- _Selected extract_
▼▼▼

Here are some of the key domains and applications where Adam optimization shines for training deep learning models:

• Computer Vision — Adam is ubiquitous in training convolutional neural networks for image classification, object detection, segmentation, and other computer vision tasks.
• Natural Language Processing — For training recurrent neural networks like LSTMs and transformers for language modeling, translation, and text generation.
• Generative Models — Adam is the default optimizer for training generative adversarial networks and variational autoencoders.
• Reinforcement Learning — Algorithms like deep Q-learning use Adam to train neural networks representing policies and value functions.
• Time Series Forecasting — Adam accelerates training sequence models like RNNs for forecasting tasks.
• Recommendation Systems — Adam is useful in training embedding layers and neural collaborative filtering models for recommendations.
• Robotics — In combination with policy gradient methods, Adam can train policies that can control robots.

Adam is ubiquitous in nearly every deep learning domain due to its rapid training convergence for high-dimensional parametric models.

Because Adam is an optimization method, you can replace it with other optimization methods with varying degrees of success. Here are some alternative optimization algorithms to Adam in deep learning:

• SGD with Momentum — Stochastic gradient descent with Momentum is a simple approach that Adam improves upon.

▲▲▲

- _What you will do_
1. In the passage on Adam optimization, what is Adam combined with to train policies that can control robots?
2. Print everything in the passage on Adam optimization from "Adam is ubiquitous in nearly" down to "Adam improves upon.".
3. Proceed with the passage on Adam optimization, writing on from its last line.

- _Recorded information_
▼▼▼

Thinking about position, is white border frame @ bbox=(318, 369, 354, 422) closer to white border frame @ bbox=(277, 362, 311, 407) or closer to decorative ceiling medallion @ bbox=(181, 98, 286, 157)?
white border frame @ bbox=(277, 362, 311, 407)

▲▲▲

- _Results_
1. Policy gradient methods.

2.
Adam is ubiquitous in nearly every deep learning domain due to its rapid training convergence for high-dimensional parametric models.

Because Adam is an optimization method, you can replace it with other optimization methods with varying degrees of success. Here are some alternative optimization algorithms to Adam in deep learning:

• SGD with Momentum — Stochastic gradient descent with Momentum is a simple approach that Adam improves upon.

3.
• RMSprop— As we already know, RMSprop uses a moving average of squared gradients to normalize the gradients and adapt the learning rate per parameter. A fun fact is that this was first explained in a lecture by Geoffrey Hinton, and now everyone cites  “Neural Network for Machine Learning, lecture six” whenever they cite RMSProp in their paper.
• AMSGrad— This approach rectifies Adam’s shortcomings in convex settings by using the maximum of past-second moment estimates, not the exponential average.
• NAdam—This method iIncorporates Nesterov momentum into Adam and works better than vanilla Adam in some cases.

In general, Adam is better than other adaptive learning rate algorithms due to its faster convergence and robustness across problems. As such, it’s mostly the default algorithm used for deep learning. But alternatives like NAdam and AMSGrad can outperform Adam in some cases, so trying these would also make sense.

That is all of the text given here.